Comme si je ne l’avais pas clairement énoncé tout à l’heure… je lui réponds des
« et toi t’es sourd ? »,
« ça te regarde ? »,
« oui et alors, quel rapport ? »…
bref ça s’envenime, ça chauffe, ça tourne au bouillon….
Il
est environ 6h40 du matin. Je m’assois sur une chaise, contre le mur, près de
cette fille qui, toujours, porte son enfant, endormi, dans les bras. Du début
elle a tout observé sans broncher, indifférente ou incrédule ou par trop
occupée par le sommeil de l’Enfant?
Dans
l’assemblée il y en a d’autres qui je pense n’ont rien capté de tout cela.
Assis
près d’elle je la regarde souvent de profil, elle a de grands yeux verts ;
ils se croisent sans se parler. Assis là je suis plus près et en face du slameur, dont je n’ai toujours pas
compris le prénom. Il gesticule, sort, entre de la pièce, fuit, se chamaille, s’explique
avec les autres… est amusé.
J’entends,
dans le couloir qu’il se fait agresser c’est
quoi ton problème ? t’es PD toi aussi, c’est ça ?
Vvers
7h, le locataire des lieux vient soudain vers moi, revenant de la cage
d’escalier, il me prend entre 4 yeux maintenant
tu te casses !
Tranquillement,
excédé mais tranquillement il me répète 3 fois : tu te casses. C’est bon tu te casses.
Je
me lève et formule plusieurs mots d’excuse désolé
je n’ai pas voulu t’offenser, désolé je n’ai pas voulu déranger, ok, je m’en
vais, pas de souci, merci pour ton accueil… désolé…
Je
sors de l’appartement, et fais un au revoir général, confus, blême…. Merci pour tout, au revoir, désolé….
Sur
le pas de porte et sur le pallier je découvre comme une escorte : 4 gars
qui m’attendent. Merde.
Je
suis depuis 1 heure dans un vrai flip, persuadé de finir bastonné dans la cage.
Voilà ça se présente. Je n’ose plus m’avancer, convaincu que cet alignement me
force à m’avancer vers la rampe de l’escalier et qu’une seule issue est
possible : ils vont me pousser par dessus la rambarde, du deuxième étage
ou dans les escaliers.

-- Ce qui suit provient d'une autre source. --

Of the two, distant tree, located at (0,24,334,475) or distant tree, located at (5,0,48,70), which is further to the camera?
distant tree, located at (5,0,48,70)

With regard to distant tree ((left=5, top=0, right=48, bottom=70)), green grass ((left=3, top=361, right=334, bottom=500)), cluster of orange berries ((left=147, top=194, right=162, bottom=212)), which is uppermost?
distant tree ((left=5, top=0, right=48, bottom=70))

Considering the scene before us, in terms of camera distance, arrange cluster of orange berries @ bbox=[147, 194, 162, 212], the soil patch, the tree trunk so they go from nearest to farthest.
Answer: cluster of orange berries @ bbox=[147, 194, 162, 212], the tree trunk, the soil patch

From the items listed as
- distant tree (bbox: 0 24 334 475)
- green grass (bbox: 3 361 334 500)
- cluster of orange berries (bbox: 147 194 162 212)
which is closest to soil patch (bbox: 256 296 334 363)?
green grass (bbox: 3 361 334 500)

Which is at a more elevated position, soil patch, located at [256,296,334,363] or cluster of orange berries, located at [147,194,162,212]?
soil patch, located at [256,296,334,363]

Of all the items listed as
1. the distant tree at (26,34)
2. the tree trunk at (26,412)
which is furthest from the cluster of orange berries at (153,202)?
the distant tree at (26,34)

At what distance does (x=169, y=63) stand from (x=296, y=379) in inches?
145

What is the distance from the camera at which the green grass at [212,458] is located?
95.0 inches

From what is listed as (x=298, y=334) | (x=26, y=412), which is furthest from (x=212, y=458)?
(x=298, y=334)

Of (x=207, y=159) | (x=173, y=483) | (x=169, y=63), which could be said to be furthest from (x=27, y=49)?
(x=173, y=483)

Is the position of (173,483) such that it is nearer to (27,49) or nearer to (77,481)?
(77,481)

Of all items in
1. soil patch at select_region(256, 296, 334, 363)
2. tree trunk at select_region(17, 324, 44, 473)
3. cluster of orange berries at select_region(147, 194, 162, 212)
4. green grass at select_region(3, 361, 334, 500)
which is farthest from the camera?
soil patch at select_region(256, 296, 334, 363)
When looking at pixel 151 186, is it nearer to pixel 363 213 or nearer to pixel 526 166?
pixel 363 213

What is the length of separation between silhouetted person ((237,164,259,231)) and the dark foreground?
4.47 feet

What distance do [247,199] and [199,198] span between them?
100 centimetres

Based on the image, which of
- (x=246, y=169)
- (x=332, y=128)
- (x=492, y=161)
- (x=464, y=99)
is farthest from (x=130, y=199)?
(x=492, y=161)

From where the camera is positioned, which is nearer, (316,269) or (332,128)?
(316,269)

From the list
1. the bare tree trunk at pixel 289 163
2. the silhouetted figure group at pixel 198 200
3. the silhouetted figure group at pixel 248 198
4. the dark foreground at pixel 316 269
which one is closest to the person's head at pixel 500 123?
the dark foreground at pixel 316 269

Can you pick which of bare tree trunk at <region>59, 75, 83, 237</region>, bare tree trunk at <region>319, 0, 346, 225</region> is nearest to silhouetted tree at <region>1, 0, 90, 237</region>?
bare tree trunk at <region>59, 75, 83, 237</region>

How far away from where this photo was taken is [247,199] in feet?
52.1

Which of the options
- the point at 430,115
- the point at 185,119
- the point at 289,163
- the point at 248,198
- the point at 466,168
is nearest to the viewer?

Du Hitchcock. Je suis dans un état de peur ; je
m’arrête le dos au mur, 2 gars de chaque côté de moi dont 2 sont franchement
énervés et crient casse toi putain
sale pédale je reçois soudain sur la
mâchoire droite 2 coups de paume de main, assénés par le mec blond aux yeux
rouges, décidément pas mon pote sur ce coup-là. Je le regarde, sévère mais
tranquille, sans un mot. Je n’ai rien senti et je me la jouerais presque à
tendre l’autre joue.
J’aperçois
plus loin sur ma gauche le beau slameur qui déboule, visiblement tout
émoustillé, hagard, fatigué par tout ça. Il se lève puis se rassoit, tout
perturbé. Un autre à ma droite me bouscule et me dit allez dégage . Je leur réponds je bougerai pas, je sais que vous aller me pousser j’ai pas envie de
mourir je ne suis pas venu pour vous emmerder c’est bon calmez vous on n’est
pas des bêtes j’avancerai pas vous allez me pousser … j’entends t’as peur pédale, de quoi… ? barre toi… allez descends….
Quand
enfin, le slameur (putain c’est quoi ton
nom, dis-moi ton nom ?) se précipite sur la première marche
de l’escalier, ouvre les bras, fait barrage à la meute, insultant l’un de ses
potes au passage, me regarde et dit allez
vas-y tu peux passer s’il te plaît
Sans
me retourner et profondément ému je m’engage et dis
oui, maintenant, je sais que je peux partir
Je
descends lentement, sans me retourner, les deux étages ; le bruit
s’estompe, le calme est revenu ; je sors dans la rue ; le silence de
l’aube. Je rentre chez moi. M’endors.